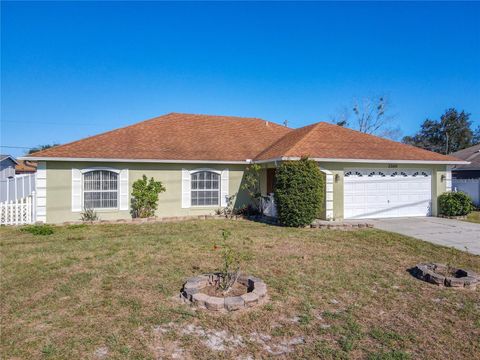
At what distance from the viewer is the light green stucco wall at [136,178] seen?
1324 centimetres

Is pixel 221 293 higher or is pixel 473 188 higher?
pixel 473 188

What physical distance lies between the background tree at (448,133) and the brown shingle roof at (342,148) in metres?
35.8

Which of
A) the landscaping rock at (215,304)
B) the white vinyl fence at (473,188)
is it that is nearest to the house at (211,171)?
the white vinyl fence at (473,188)

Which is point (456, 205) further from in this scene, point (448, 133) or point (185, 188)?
point (448, 133)

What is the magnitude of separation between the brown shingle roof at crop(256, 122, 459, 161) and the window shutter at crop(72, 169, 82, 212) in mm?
7487

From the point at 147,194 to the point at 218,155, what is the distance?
11.6ft

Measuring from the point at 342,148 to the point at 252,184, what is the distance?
4286 millimetres

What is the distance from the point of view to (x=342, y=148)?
14.4 m

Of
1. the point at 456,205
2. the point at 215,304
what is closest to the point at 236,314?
the point at 215,304

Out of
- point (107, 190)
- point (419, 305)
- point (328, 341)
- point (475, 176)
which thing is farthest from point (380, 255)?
point (475, 176)

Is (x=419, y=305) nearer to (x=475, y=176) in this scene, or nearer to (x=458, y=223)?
(x=458, y=223)

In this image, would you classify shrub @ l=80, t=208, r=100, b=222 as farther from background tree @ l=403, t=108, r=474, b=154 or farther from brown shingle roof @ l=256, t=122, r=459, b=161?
background tree @ l=403, t=108, r=474, b=154

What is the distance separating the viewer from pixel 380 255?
8383 mm

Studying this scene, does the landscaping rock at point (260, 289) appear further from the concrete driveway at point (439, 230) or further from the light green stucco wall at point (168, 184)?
the light green stucco wall at point (168, 184)
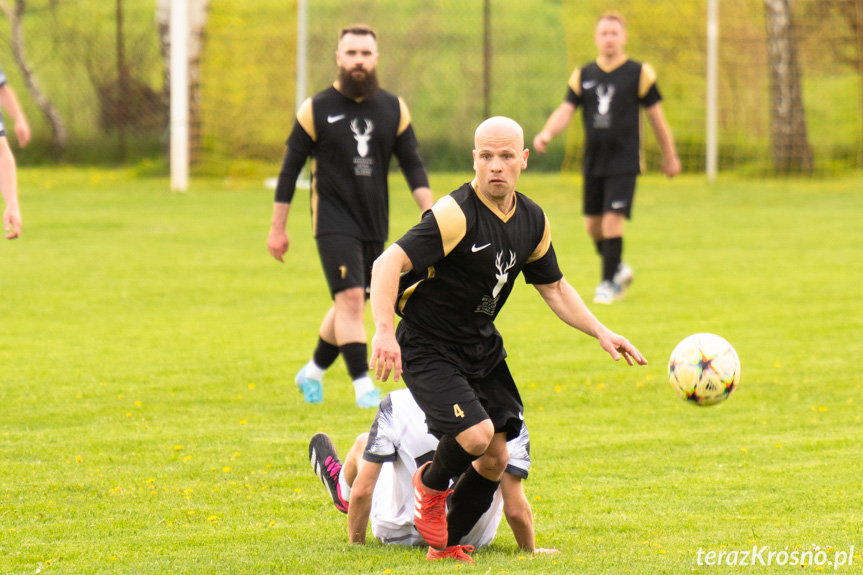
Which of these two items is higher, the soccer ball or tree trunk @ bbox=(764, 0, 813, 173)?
tree trunk @ bbox=(764, 0, 813, 173)

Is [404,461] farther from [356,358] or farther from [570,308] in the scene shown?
[356,358]

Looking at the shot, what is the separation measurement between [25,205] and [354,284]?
11.5 m

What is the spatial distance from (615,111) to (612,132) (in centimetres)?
21

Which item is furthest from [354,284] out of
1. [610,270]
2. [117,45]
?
[117,45]

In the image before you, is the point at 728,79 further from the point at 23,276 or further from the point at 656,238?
the point at 23,276

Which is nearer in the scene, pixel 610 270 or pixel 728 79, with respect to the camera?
pixel 610 270

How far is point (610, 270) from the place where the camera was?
35.2 feet

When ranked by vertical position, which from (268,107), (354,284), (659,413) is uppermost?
(268,107)

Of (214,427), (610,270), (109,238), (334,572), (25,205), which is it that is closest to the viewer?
(334,572)

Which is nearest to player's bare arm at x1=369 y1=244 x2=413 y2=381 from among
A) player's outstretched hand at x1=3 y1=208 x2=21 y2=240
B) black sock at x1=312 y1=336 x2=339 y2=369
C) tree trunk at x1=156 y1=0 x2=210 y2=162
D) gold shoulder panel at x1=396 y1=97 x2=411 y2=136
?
black sock at x1=312 y1=336 x2=339 y2=369

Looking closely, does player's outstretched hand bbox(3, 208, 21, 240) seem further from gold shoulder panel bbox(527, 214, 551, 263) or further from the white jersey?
gold shoulder panel bbox(527, 214, 551, 263)

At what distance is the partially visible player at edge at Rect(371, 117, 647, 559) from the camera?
4.24 meters

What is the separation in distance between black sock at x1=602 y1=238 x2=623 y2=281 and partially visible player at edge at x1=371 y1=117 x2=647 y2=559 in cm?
615

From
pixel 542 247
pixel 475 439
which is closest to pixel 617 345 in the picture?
pixel 542 247
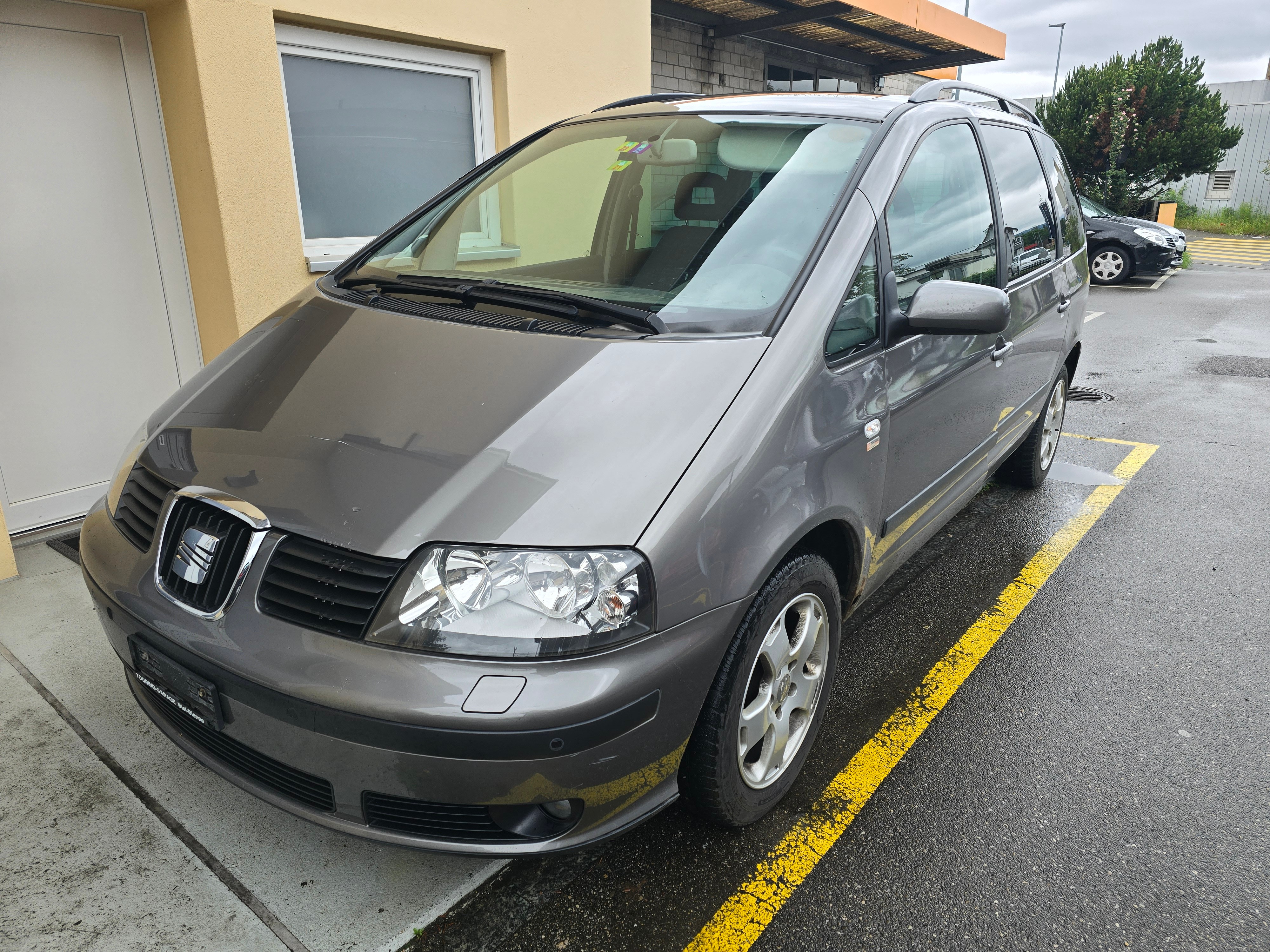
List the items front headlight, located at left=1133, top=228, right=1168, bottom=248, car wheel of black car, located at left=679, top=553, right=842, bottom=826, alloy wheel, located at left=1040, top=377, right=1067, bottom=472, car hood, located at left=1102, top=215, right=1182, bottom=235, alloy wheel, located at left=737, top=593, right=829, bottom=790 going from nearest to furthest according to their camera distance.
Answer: car wheel of black car, located at left=679, top=553, right=842, bottom=826
alloy wheel, located at left=737, top=593, right=829, bottom=790
alloy wheel, located at left=1040, top=377, right=1067, bottom=472
front headlight, located at left=1133, top=228, right=1168, bottom=248
car hood, located at left=1102, top=215, right=1182, bottom=235

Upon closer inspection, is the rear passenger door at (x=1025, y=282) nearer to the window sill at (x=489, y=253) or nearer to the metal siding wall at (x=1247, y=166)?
the window sill at (x=489, y=253)

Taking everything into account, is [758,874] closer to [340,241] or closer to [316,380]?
[316,380]

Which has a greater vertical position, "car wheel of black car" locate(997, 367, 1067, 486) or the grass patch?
the grass patch

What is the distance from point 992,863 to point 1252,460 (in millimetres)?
4579

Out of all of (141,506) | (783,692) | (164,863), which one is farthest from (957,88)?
(164,863)

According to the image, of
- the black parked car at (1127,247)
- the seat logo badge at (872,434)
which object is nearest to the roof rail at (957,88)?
the seat logo badge at (872,434)

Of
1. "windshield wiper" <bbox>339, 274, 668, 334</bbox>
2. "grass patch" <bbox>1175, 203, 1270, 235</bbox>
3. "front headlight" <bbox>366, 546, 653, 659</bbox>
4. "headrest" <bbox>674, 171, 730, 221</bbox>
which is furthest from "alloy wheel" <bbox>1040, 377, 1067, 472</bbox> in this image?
"grass patch" <bbox>1175, 203, 1270, 235</bbox>

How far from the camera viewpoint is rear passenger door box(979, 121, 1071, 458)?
3.40 meters

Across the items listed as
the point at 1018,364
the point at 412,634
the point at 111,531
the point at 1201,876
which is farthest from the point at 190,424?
the point at 1018,364

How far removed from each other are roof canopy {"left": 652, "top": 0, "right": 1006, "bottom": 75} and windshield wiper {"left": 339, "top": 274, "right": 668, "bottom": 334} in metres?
8.59

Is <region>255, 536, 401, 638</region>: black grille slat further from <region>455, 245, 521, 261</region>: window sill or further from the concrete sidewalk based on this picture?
<region>455, 245, 521, 261</region>: window sill

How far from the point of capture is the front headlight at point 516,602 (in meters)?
1.61

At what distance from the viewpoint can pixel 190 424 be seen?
7.18 feet

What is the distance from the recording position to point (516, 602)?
1.63m
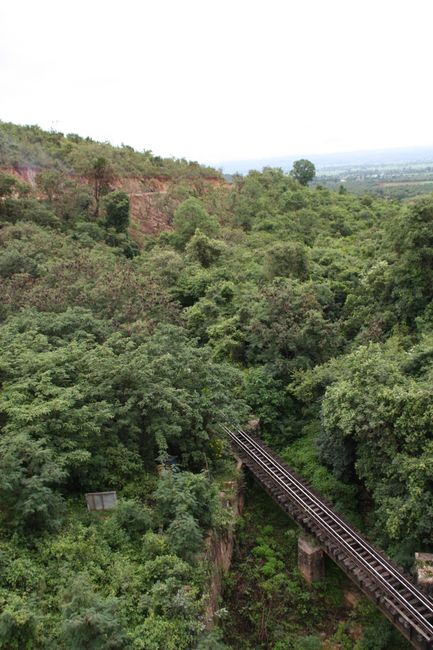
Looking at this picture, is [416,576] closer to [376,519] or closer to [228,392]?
[376,519]

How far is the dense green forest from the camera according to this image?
999 cm

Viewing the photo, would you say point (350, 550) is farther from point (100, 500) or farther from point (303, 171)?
point (303, 171)

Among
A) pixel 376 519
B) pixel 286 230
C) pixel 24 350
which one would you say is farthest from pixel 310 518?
pixel 286 230

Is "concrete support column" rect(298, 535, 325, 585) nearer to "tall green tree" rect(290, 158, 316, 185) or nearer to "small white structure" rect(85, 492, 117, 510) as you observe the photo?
"small white structure" rect(85, 492, 117, 510)

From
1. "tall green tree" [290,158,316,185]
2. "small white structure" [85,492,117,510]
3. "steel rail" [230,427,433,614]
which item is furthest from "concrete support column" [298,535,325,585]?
"tall green tree" [290,158,316,185]

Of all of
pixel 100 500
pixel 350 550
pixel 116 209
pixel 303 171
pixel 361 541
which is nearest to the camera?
pixel 100 500

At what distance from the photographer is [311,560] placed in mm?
13977

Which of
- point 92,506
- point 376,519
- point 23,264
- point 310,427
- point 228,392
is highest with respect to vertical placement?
point 23,264

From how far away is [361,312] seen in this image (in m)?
22.4

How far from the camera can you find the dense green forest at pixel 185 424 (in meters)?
9.99

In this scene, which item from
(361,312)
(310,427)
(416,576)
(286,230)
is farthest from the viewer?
(286,230)

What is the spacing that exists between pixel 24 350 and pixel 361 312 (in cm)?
1399

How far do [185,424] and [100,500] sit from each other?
3.28 metres

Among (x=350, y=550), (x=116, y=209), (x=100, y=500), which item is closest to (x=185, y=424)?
(x=100, y=500)
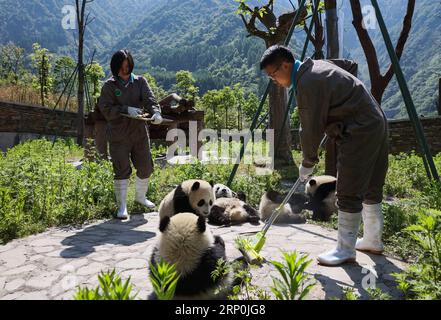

◆ ◆ ◆

Exercise prompt: Please return, word for word, the lines from the start of the records through the line that contains "4286 millimetres", both ends included. Leave the pictures out of your answer.

The result:
At what distance from the viewer is the light green stucco wall at [136,178] seen?
1324 centimetres

Is pixel 221 293 higher or is pixel 473 188 higher?
pixel 473 188

What physical distance lies between the background tree at (448,133) and the brown shingle roof at (342,148) in metres?
35.8

Which of
A) the landscaping rock at (215,304)
B) the white vinyl fence at (473,188)
is it that is nearest to the house at (211,171)?
the white vinyl fence at (473,188)

Which is point (456, 205) further from in this scene, point (448, 133) or point (185, 188)?
point (448, 133)

What is the magnitude of separation between the brown shingle roof at crop(256, 122, 459, 161) and the window shutter at crop(72, 169, 82, 212) in mm?
7487

From the point at 147,194 to the point at 218,155, what is the distance?
11.6ft

Measuring from the point at 342,148 to the point at 252,184, what is the distance?
4286 millimetres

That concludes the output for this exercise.